Modern shooters seem to structure themselves more and more around set pieces, massive planned moments that make you go “whoa” when they happen. Blame Call of Duty, or don’t, maybe Spielberg. The trick here is that many games string the player from “whoa” to “whoa” and for most people that works. A well-executed “whoa” moment gets people talking and a pattern of them keep people talking. It makes sense and it’s been a staple of shooters since at least Doom.

The New Colossus has set pieces too but the lasting impression is left by B.J. himself, not anything you blow up or the manner in which it is blown up, however spectacular. Unlike Doomguy or any other Sgt. Protagonist, few leading shooters have the same heart or vulnerability as B.J. He’s constantly grunting and muttering to himself, beseeching the spirit of his dead friend for the spiritual strength to continue the fight. Sometimes he wonders how he will let his pregnant wife know that he feels his lifeforce slipping away, his broken body barely held together by a metallic suit of armor.

While most shooters trade on “certainty” The New Colossus gives us a hero who is uncertain. B.J. hardly knows how to be himself, preferring to wear the mask of a singularly motivated killer of Nazis. He’s a man who enters a destroyed city and spends a moment eulogizing the innocent dead before embarking on a quest to kill those who are not so innocent.

Alone in a mineshaft B.J. reaches out to his dead friend, perhaps beneath his breath, perhaps only in his mind. “You still copy? You think they can see I’m fading? Without your wings I would fall.” The only ears to hear B.J. are his and ours. The only people acutely aware of how fragile B.J. is are himself and us. He wants to be strong for the others, but we know better, for we’re right behind his eyes.
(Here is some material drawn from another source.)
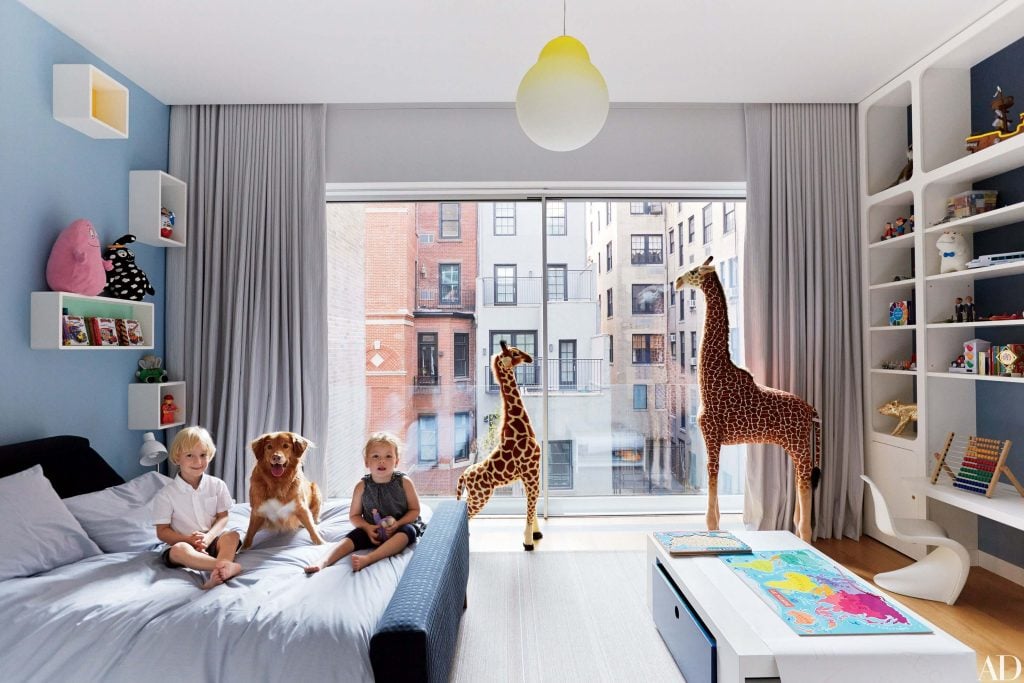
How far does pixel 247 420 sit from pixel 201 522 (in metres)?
1.44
Of course, B.J. marches on from moment to moment, soldiering forward through every firefight and shootout. For so many years the “silent protagonist” was the norm, a blank slate upon which we might cast our own ambitions or fears. Wonderfully, Bloom never lets us forget who B.J. Blazkowicz is. He’s a man not only driven by his firmly held beliefs and a desire to see the world set right again but he’s a man driven by fear. He’s afraid he’ll fail his wife, his cause, his friends, and he’s afraid that he’s not worthy of all three.